**Given passage**
'''

Book Review
Nicholas Carr, The Shallows: What the Internet is Doing to our Brains
W.W.Norton & Company (June 7, 2010)
Reviewed by Heinz G. Dschankilic
At first glance the title of this book might seem reactionary and alarmist. After pushing past my initial hesitancy, I found Nicholas Carr’s analysis of the internet and its impact on human mental processes informative, useful and engaging.
Let me state at the outset, I am not a psychiatrist, psychologist or researcher into human physiology. Therefore, I am ill equipped to evaluate the medical assertions made in this book. Carr documents a number of studies that look at the “plasticity” of the human brain that approach the subject from a number of trajectories. The mass of evidence presented, buttress the assertion that the brain is an extremely pliable organ and can adapt itself, in rather remarkable ways, when confronted with the challenge of new technology. Most alarming, if Carr’s evidence is accurate, is that the brain does not merely adapt but in fact changes its neurological pathways in order to process data input. It needs to be mentioned that these adaptations take place with any new advancement of technology not merely the internet according to Carr.

'''

**Set of tasks**
a. According to the book review, how might the title of The Shallows seem at first glance?
b. Resume the book review of The Shallows, beginning after its final sentence.

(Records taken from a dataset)
'''

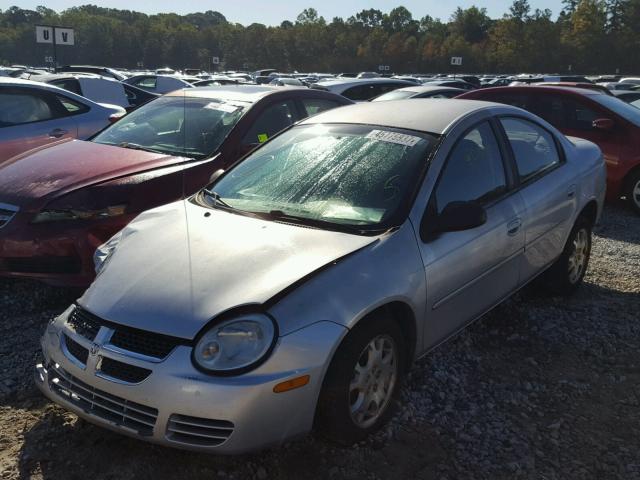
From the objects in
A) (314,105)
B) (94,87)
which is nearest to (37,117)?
(314,105)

'''

**Results by task**
a. Reactionary and alarmist.

b.
Carr traces the history of technological advancement and observes with each advance there is a neurological tradeoff that occurs. As the brain creates new pathways to handle changing data streams, new skills become possible making old skills obsolete. Quite literally, the internet does indeed change the way we think. Let me point out three examples from Carr’s book on how this happens.
First, reading and disseminating information online uses a very different portion of the brain than does reading from a book. The region of the brain used while “surfing” is found in the region that hosts short-term memory functions. Carr notes, and as anyone who has spent hours online can attest, screen reading consists not merely of text on a backlit LED. There are also link, hyper-links, banner ads etc. Add to that incoming RSS feeds, “tweets”, Facebook updates and email notifications the mind begins to act like a data sieve or filter discriminating between gold from dross leaving very little time for deep reading.
This introduces the second point. The technology is itself designed with mental distraction as an inevitable outcome. The internet spouts information on a tidal scale making it virtually impossible to spend a sustained amount of time in actually assimilating the information placed before the reader. Carr repeatedly makes the case that there is a vast difference between evaluating raw data and thinking deeply about the data in order to make sense of the information. Therefore, we are rapidly becoming information junkies without a corresponding jump in wisdom. Quite literally we are becoming a culture of shallow thinkers. The neurological tradeoff with internet technology, no doubt an unforeseen consequence, is that as a culture we are witnessing a wholesale diminution of our judgmental faculties.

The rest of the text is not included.